Conhecimento sem corte

Guilherme Perez Cabral

Guilherme Perez Cabral

  • AFP PHOTO/Mauro Pimentel

Nos últimos dois anos, o Governo Federal cortou do orçamento destinado às universidades públicas, à pesquisa científica e ao desenvolvimento tecnológico, aproximadamente 12 bilhões de reais.

São dados levantados pela campanha "Conhecimento sem Cortes", promovida por professores, pesquisadores e estudantes, entre outros, com o objetivo de monitorar e denunciar a redução dos investimentos públicos em educação, ciência e tecnologia e seus impactos negativos para a sociedade em geral.

Na semana passada, a Unicamp (Universidade Estadual de Campinas) expressou a preocupação com a possível interrupção, a partir de setembro, de repasse de verbas federais. Prejudicará mais de mil pesquisas em nível de pós-graduação.

Estamos falando de direitos fundamentais a que correspondem um dever do Estado. Está escrito na Constituição Federal que, dentre outras coisas, prevê a aplicação de recursos públicos mínimos na educação e a atenção prioritária do Estado à pesquisa, em vista o bem público e o progresso científico e tecnológico.

Os cortes, alguém pode dizer, com alguma coerência, condizem com a crise vivida pelo país e o grave déficit público. O Brasil gasta mais do que arrecada. Precisa urgentemente fechar esta conta. Neste ano, já arrecadou, com impostos, cerca de R$ 1,3 trilhões, mas, infelizmente, não tem dinheiro para áreas tão essenciais ao desenvolvimento nacional como a educação, a ciência e a tecnologia.

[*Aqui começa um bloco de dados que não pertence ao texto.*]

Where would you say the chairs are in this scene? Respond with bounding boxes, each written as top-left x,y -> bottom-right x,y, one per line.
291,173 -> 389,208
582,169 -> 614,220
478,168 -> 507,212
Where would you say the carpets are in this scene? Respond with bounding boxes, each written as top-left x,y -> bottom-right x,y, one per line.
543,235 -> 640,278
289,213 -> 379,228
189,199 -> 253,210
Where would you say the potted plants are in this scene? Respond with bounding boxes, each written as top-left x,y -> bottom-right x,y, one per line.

Deveria ter alguma justificativa plausível. Afinal, nós, brasileiros, não aceitamos mais maracutaias nem imoralidades na política. Derrubamos até Presidente que mentiu e omitiu informações, em pedaladas fiscais. Não temos malvados favoritos. Não aceitaríamos, evidentemente, que, neste momento de aperto, dinheiro público fosse destinado a coisas muitos menos importantes, como a obstrução de processo criminal contra Presidente envolvido em corrupção.

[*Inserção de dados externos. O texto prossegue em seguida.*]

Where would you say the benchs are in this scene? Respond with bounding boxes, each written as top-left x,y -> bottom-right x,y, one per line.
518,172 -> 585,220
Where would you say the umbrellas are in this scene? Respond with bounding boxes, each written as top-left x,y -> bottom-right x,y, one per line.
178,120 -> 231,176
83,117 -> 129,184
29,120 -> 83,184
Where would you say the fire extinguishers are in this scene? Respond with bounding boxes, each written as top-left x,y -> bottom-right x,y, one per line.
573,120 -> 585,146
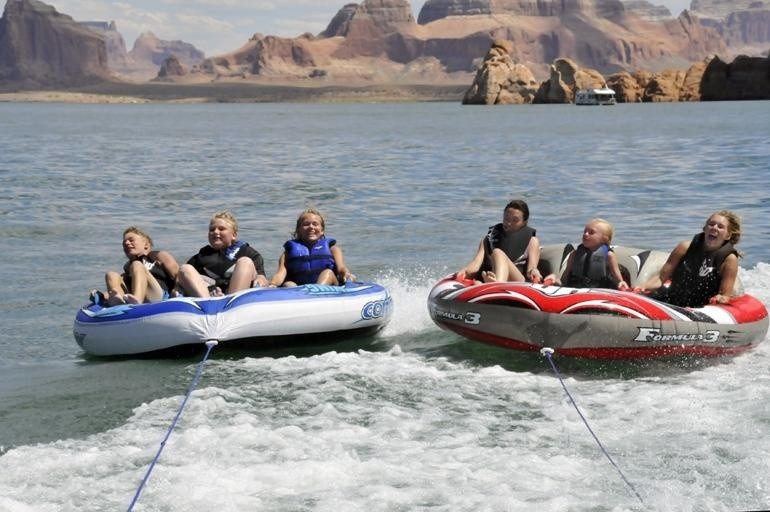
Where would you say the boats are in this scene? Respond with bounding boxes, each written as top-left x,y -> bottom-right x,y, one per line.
74,281 -> 393,360
427,243 -> 769,360
575,88 -> 616,105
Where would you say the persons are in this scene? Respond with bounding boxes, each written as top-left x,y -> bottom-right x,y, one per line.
453,200 -> 543,285
269,208 -> 351,288
90,228 -> 179,306
171,212 -> 269,297
633,210 -> 744,308
543,219 -> 629,291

Mas aceitamos. Não tem dinheiro para educação, ciência e tecnologia e abriram os cofres do Governo para atender interesses de deputados, na forma de emendas parlamentares, renúncia fiscal para aliviar dívidas do agronegócio e outros expedientes nada republicanos. Tudo para manter o sujeito na presidência.

Nenhuma grande mobilização. A vida seguiu. As notícias ruins, o corte de verba para educação, ciência e tecnologia, a liberação para manutenção do Presidente no cargo, não mudam o cenário. Aqui na cidade onde moro, o Parque segue cheio de gente caminhando, andando de bicicleta, conversando sobre a vida, em ofegantes bate-papos esportivos. A avenida, no Centro, cheia de gente apressada de lá para cá e de cá para lá. Nada de diferente. Angustia.

O absurdo de tudo isso parece tão claro. Educação, tecnologia e ciência são direitos fundamentais. São prioridades. Michel Temer ficar no governo não é um direito fundamental. Não tem nada fundamental para o Brasil.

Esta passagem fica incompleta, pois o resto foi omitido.